00:00 L'Union européenne poursuit sa politique d'externalisation de la gestion des flux migratoires.
00:05 Le protocole d'accord que doivent signer la Commission européenne et la Tunisie en est la preuve supplémentaire.
00:10 Ce texte comprend une aide financière de 105 millions d'euros pour la surveillance des frontières,
00:17 les opérations de recherche et de secours, mais aussi pour lutter contre les passeurs
00:21 et faciliter les retours vers le pays d'origine ou de transit.
00:25 Cette approche a été validée la semaine dernière par les dirigeants de l'Union
00:29 pour souligner l'importance de développer des partenariats similaires.
00:33 En plus des 6 milliards d'euros prévus depuis 2016 pour la Turquie,
00:40 l'Union européenne s'est engagée sur un paquet de 60 millions d'euros pour les Balkans occidentaux,
00:44 de 120 millions d'euros pour l'Egypte et de 152 millions d'euros pour le Maroc.
00:48 Les pays à proximité ne sont pas les seuls à bénéficier d'une aide financière.
00:52 Le Nigeria a obtenu par exemple un peu plus de 28 millions d'euros pour soutenir les efforts du gouvernement.
00:57 Le Bangladesh a reçu 55 millions d'euros et le Pakistan 59 millions d'euros pour différents programmes
01:03 comme le retour des demandeurs d'asile.
01:05 Toutefois, il est difficile d'avoir une photo précise de l'argent dépensé par l'Union européenne,
01:10 explique Sergio Carrera.
01:12 Le chercheur du CEPSS critique aussi le manque de transparence sur ces dépenses.
01:16 Il y a un grand champ de dépenses fragmentés et hyper complexes que l'Union européenne
01:21 met en pratique pour financer les priorités liées au management migratoire.
01:25 Il y a l'AMIF, qui est un fonds d'affaires de maison.
01:28 Il y a aussi des fonds de quartier et de développement.
01:31 La photo est fondamentalement impossible pour quelqu'un de sa tête
01:36 de comprendre vraiment où se trouve le fonds de l'Union européenne
01:39 et surtout concernant les impacts que ces fonds ont sur les droits humains,
01:44 les droits de l'homme, la loi et la démocratie.
01:46 La Libye représente l'une des situations les plus inquiétantes.
01:50 L'Union a lancé en 2017 une mission de 59 millions d'euros
01:54 avec la livraison de 9 navires pour des opérations de recherche et de sauvetage
01:58 ou encore la formation de garde-côte, accusée de violation des droits de l'homme
02:02 par plusieurs associations et une mission d'enquête des Nations unies.
02:08 Le rapport de la mission de recherche des Nations unies en mai
02:13 a été très clair.
02:15 Il a dit que la garde-côte libyenne et d'autres entités états-unies fondées par l'Union
02:20 sont profondément impliquées dans des crimes contre l'humanité.

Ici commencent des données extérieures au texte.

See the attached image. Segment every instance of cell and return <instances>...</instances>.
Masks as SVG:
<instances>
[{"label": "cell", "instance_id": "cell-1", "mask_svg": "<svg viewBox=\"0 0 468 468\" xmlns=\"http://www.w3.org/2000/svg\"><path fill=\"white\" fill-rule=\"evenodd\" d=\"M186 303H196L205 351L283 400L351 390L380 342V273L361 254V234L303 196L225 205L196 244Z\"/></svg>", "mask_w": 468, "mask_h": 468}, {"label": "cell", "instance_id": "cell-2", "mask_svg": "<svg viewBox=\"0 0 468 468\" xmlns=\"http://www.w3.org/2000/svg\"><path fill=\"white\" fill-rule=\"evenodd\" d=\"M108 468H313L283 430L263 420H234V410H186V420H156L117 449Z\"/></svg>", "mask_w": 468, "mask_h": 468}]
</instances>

02:24 Elles sont impliquées dans le trafic, dans le trahison, dans la slaverie.
02:28 Elles gardent les gens en prison,
02:31 elles les torturent pour empêcher les membres de la famille de leur payer.

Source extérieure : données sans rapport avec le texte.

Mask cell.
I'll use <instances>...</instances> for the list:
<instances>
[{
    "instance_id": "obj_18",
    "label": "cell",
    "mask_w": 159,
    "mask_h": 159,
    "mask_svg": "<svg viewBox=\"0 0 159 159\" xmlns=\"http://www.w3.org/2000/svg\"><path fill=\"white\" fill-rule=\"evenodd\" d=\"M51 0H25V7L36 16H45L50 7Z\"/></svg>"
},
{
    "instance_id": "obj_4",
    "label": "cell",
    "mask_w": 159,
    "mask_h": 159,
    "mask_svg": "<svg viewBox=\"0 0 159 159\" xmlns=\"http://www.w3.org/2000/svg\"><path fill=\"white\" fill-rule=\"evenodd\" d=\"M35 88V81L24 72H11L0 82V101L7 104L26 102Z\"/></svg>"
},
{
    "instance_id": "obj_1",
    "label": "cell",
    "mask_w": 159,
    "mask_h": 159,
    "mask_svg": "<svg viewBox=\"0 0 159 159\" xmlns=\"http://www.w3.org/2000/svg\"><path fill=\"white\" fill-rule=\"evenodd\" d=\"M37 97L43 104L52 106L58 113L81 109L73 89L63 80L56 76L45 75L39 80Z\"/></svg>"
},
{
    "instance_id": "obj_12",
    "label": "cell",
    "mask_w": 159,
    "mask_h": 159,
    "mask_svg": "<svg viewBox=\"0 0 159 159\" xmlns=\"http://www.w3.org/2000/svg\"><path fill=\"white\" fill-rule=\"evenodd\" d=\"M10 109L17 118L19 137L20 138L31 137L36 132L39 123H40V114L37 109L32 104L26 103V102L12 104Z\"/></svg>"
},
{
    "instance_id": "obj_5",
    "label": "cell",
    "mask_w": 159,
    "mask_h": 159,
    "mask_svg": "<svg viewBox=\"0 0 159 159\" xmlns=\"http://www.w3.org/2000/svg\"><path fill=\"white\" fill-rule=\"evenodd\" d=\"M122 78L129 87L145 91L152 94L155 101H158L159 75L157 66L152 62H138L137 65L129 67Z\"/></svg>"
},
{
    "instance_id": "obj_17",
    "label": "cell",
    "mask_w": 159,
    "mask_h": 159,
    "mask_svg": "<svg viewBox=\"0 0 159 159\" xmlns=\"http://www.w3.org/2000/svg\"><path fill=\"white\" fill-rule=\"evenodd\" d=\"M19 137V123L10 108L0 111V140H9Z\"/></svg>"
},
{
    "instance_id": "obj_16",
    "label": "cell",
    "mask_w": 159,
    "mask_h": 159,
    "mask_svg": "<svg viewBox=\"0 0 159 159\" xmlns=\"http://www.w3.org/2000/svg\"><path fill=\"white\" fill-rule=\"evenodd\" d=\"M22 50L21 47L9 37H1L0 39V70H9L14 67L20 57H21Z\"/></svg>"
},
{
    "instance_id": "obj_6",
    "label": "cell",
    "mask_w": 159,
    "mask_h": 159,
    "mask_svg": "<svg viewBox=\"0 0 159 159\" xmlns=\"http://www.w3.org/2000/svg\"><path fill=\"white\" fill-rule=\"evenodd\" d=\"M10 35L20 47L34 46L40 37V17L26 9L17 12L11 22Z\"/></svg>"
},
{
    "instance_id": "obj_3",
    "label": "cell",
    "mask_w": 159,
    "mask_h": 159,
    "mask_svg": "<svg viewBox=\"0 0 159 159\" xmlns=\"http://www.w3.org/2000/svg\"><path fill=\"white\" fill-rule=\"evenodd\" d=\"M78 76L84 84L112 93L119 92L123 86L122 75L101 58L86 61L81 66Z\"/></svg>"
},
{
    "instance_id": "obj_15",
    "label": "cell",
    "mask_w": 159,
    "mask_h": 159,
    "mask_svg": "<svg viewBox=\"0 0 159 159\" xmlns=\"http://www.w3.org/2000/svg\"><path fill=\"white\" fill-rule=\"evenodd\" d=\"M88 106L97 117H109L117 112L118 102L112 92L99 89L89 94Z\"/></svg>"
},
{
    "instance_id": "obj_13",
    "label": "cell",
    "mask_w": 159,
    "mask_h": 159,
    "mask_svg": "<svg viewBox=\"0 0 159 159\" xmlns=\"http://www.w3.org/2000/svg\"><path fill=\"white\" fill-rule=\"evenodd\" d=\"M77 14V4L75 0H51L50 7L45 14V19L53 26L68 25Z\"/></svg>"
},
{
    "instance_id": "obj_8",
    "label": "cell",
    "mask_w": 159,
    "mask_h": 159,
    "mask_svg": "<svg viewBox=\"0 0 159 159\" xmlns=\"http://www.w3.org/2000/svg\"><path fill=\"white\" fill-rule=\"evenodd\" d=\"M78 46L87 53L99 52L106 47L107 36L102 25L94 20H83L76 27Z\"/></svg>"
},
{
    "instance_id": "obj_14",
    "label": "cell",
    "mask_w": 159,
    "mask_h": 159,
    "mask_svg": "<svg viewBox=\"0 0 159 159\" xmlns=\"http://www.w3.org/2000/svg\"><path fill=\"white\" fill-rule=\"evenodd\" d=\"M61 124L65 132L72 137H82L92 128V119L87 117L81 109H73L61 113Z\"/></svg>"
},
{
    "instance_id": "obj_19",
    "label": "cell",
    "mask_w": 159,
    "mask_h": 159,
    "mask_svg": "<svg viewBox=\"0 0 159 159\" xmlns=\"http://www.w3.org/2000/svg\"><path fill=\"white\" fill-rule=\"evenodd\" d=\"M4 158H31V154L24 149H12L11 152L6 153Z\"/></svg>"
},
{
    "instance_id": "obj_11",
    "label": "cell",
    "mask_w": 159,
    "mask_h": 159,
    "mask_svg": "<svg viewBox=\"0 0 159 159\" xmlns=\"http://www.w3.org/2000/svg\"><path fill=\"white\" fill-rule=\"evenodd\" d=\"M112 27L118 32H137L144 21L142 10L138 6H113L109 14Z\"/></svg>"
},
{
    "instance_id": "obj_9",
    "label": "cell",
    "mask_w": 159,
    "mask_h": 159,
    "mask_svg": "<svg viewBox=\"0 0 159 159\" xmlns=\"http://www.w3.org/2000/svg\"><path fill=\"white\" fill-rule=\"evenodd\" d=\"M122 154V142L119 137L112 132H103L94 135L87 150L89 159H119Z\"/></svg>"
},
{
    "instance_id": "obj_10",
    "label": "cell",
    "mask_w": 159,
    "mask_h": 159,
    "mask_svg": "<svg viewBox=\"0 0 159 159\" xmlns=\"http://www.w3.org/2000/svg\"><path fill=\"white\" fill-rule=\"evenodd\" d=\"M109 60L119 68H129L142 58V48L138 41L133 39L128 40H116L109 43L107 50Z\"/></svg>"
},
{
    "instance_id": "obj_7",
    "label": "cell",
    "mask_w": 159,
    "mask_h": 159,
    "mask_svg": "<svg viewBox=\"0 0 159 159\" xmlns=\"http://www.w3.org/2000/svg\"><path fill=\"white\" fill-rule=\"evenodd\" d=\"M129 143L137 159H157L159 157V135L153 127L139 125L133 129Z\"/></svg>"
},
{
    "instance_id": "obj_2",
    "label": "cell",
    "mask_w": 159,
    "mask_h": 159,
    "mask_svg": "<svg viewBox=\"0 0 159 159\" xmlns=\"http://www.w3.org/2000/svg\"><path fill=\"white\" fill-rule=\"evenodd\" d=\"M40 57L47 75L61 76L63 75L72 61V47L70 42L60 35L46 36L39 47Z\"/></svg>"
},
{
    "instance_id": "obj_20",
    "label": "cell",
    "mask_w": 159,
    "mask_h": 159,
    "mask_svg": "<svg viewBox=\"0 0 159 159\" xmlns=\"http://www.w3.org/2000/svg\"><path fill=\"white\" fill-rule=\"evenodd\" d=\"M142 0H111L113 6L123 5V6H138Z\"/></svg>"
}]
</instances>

02:36 Elles les utilisent pour faire des meubles aux membres de la famille
02:40 et elles profitent énormément de les trahir.
02:43 Et ces sont les entités fondées par l'Union.
02:47 La Commission européenne a donc conclu que l'Union,
02:50 avec son financement, contribue aux crimes contre l'humanité.
02:54 Dans sa lutte contre les passeurs, la Commission européenne s'est engagée
02:59 à débloquer 40 millions d'euros pour s'attaquer au réseau criminel en Afrique du Nord.
03:03 Mais l'Union devra suivre avec attention les bénéficiaires de ces fonds.